Sverdlov (Սվերդլով) is a village in the Lori Province of Armenia.

== Toponymy ==
The village was previously known as Aydarbek. The name Sverdlov originates from the Soviet revolutionary and politician Yakov Sverdlov.

== Geography ==
The village is situated on the Urut River, 12 km northeast of Alaverdi and 48 km from Vanadzor. Sverdlov has a mountain climate, with severely cold winters, cool summers and frequent rainfall and hail. Meadows and pastures are located at around 1900–2400 m above the sea level. Medium steep slopes with alpine or subalpine climate are favorable conditions for livestock pasture.

== History ==
The area of the village was a center of tuff and basalt mining from the 5th to the 7th century. The modern village dates back to the 18th century.

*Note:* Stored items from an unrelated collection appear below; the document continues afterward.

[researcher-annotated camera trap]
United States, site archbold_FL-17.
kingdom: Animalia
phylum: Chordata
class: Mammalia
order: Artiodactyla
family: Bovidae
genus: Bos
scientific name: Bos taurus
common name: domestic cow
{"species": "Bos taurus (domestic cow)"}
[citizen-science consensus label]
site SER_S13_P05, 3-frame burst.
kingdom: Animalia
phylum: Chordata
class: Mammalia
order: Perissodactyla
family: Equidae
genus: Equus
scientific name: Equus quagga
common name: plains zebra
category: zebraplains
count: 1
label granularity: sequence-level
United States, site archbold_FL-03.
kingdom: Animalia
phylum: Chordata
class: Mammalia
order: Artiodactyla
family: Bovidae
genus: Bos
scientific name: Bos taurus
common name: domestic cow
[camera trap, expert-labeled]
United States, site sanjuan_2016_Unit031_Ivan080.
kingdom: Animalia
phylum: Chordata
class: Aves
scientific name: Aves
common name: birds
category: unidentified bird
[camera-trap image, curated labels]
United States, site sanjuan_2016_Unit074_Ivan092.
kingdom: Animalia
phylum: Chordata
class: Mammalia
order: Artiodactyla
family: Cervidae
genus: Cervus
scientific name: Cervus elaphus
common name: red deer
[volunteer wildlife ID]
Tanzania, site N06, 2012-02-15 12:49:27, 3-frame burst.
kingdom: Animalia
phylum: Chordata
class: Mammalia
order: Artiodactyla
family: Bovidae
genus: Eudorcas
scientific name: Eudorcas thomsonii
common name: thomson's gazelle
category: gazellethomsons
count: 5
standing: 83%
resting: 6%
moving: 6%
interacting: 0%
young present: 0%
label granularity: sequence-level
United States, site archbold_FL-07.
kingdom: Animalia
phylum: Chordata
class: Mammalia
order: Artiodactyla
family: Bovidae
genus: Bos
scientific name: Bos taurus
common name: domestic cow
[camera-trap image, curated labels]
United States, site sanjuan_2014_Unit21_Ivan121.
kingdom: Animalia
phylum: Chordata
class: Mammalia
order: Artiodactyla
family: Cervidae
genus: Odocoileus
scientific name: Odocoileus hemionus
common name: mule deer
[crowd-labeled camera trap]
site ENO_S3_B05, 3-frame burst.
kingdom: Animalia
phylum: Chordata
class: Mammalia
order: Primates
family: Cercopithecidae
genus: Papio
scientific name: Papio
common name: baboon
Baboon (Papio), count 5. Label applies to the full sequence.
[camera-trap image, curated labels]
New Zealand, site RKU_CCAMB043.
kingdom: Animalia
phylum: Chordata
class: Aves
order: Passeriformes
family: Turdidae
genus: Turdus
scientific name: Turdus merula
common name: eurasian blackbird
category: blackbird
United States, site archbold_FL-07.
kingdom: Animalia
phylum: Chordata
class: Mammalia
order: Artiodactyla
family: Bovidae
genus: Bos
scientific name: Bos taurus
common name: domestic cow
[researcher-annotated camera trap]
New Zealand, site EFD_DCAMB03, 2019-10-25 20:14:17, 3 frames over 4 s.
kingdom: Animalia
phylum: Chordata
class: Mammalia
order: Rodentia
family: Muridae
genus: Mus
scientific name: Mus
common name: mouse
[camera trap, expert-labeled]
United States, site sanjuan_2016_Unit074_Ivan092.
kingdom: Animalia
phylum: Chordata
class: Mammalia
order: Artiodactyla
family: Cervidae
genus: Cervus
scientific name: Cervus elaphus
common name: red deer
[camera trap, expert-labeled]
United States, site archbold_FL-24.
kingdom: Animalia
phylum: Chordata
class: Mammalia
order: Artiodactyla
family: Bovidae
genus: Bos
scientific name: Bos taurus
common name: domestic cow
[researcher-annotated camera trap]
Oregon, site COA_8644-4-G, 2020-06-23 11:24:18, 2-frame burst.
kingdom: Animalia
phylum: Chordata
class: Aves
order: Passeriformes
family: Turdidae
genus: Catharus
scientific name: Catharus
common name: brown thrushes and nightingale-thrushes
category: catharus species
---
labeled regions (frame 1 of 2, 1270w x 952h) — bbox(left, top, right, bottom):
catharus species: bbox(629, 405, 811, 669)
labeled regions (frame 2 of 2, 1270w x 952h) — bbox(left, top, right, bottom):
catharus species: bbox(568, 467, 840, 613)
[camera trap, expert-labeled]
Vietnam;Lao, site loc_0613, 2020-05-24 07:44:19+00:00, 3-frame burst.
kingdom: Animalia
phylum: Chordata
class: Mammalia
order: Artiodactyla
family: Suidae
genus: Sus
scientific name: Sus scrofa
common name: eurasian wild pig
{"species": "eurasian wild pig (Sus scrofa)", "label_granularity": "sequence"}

== Historical heritage sites ==
The 13th century monastery of Manstev, is located 6 km northeast from the village, in the village of Teghut. The 6th century St George's Church is located in the village, which was demolished and rebuilt in the 19th century, then renovated and re-consecrated in 2010. The chapel of the church is dated to the 13th century. There are also preserved cemetery ruins.

== Economy and culture ==
Residents are mainly engaged in livestock breeding and growing grains, potatoes, melons and pumpkins.